(Saved entries)
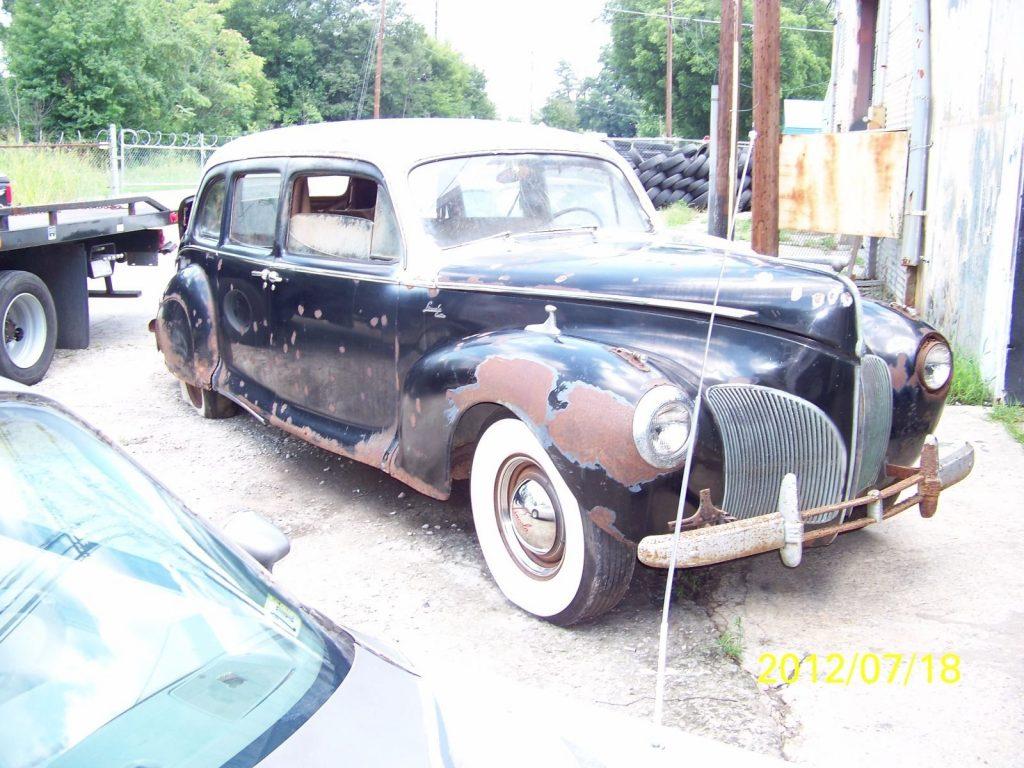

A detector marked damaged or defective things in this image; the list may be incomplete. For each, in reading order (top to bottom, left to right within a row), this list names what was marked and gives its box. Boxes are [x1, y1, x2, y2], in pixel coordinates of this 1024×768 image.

rusted black sedan [154, 118, 976, 624]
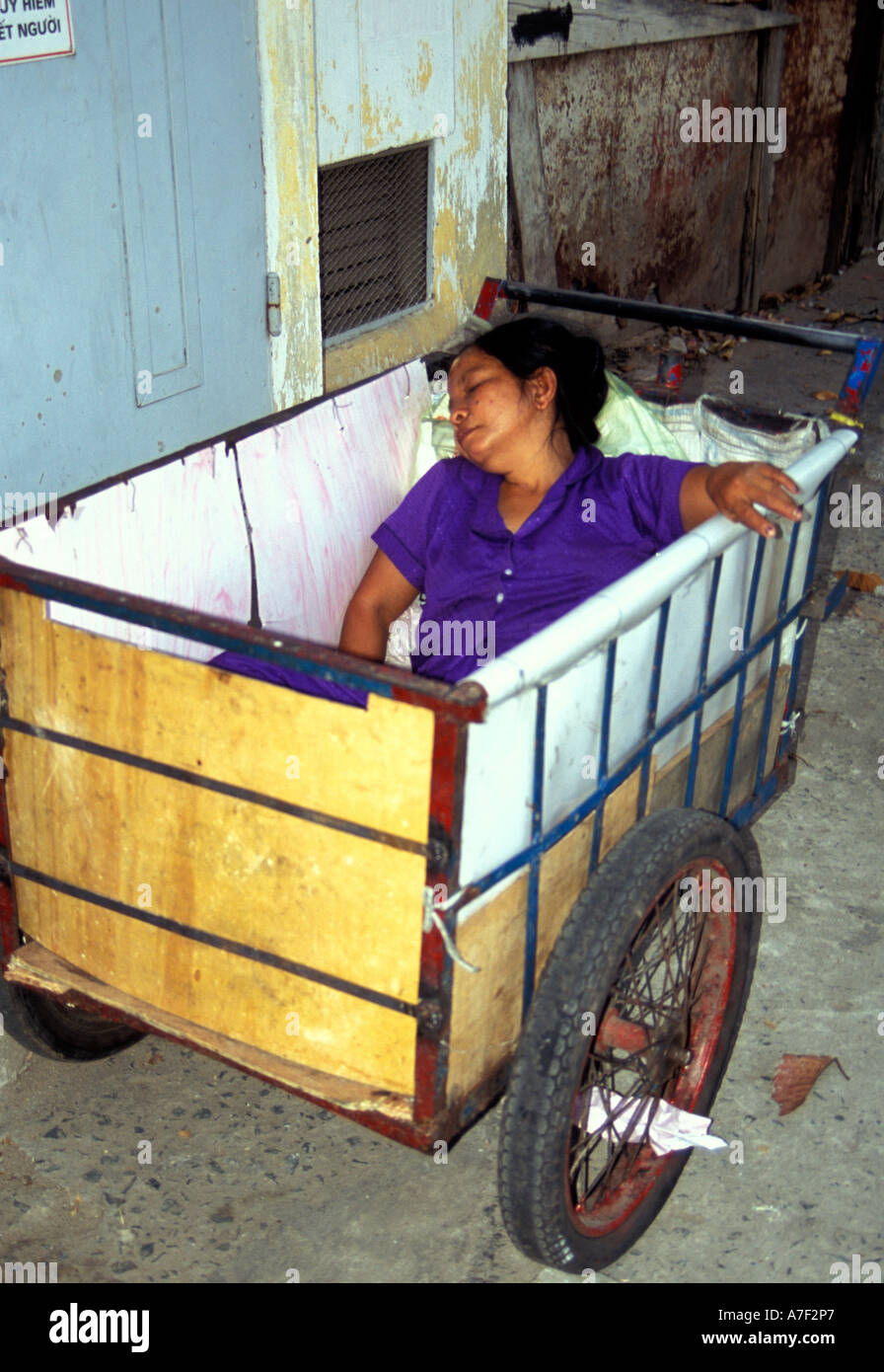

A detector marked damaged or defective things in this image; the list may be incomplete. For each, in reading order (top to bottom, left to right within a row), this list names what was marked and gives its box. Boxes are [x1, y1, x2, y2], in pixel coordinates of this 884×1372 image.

peeling paint wall [255, 0, 504, 409]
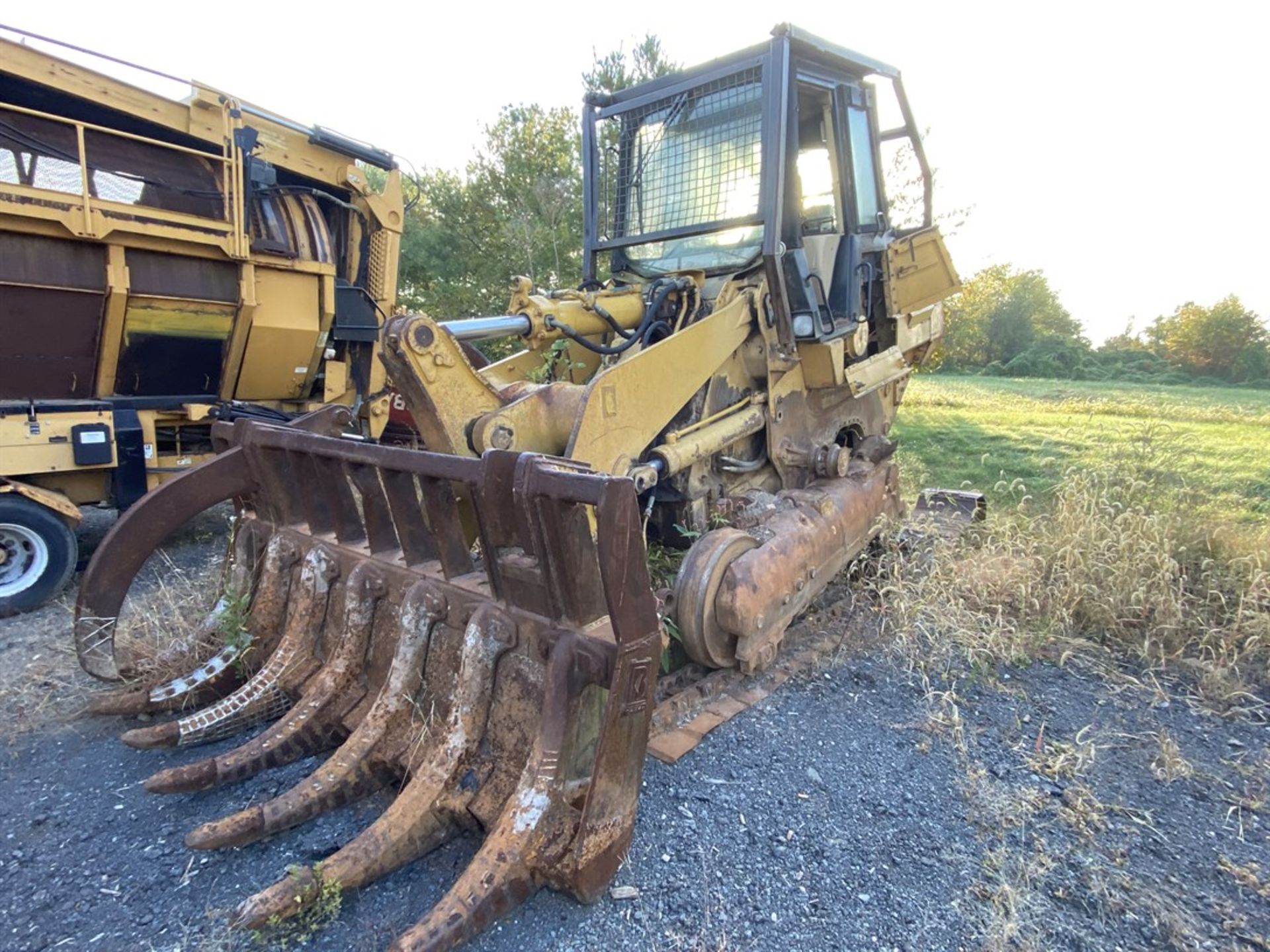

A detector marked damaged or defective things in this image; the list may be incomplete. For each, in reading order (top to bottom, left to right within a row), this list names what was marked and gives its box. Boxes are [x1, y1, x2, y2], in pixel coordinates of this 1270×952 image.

rusty grapple attachment [74, 420, 659, 947]
rusty metal [74, 420, 659, 947]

**WORK INSTRUCTIONS**
Line by line, write out the data above exactly, without the pictures.

**TASK RESPONSE**
A detector marked damaged or defective things in this image; the list may be incomplete. For each, in reading order (top to bottom, left to right within a row), this list names what was marked and gives its box. Boxes are [x1, y1, x2, y2], in pixel coordinates of this 1024×768 image.

rusted black sedan [154, 118, 976, 624]

A detector marked damaged or defective things in this image; the list may be incomplete. For each, in reading order (top to bottom, left to right within a row), this list names what was marked and gives its box. Boxes are [x1, y1, x2, y2], in pixel coordinates of this 884×1372 image.

peeling paint wall [255, 0, 504, 409]

A detector marked damaged or defective things in this image; the list may be incomplete. For each, in reading order (top to bottom, left to right within a row), this list names what was marked and gives its box. Boxes are [x1, y1, x2, y2], in pixel coordinates of this 1270×952 image.

rusty grapple attachment [74, 420, 659, 947]
rusty metal [74, 420, 659, 947]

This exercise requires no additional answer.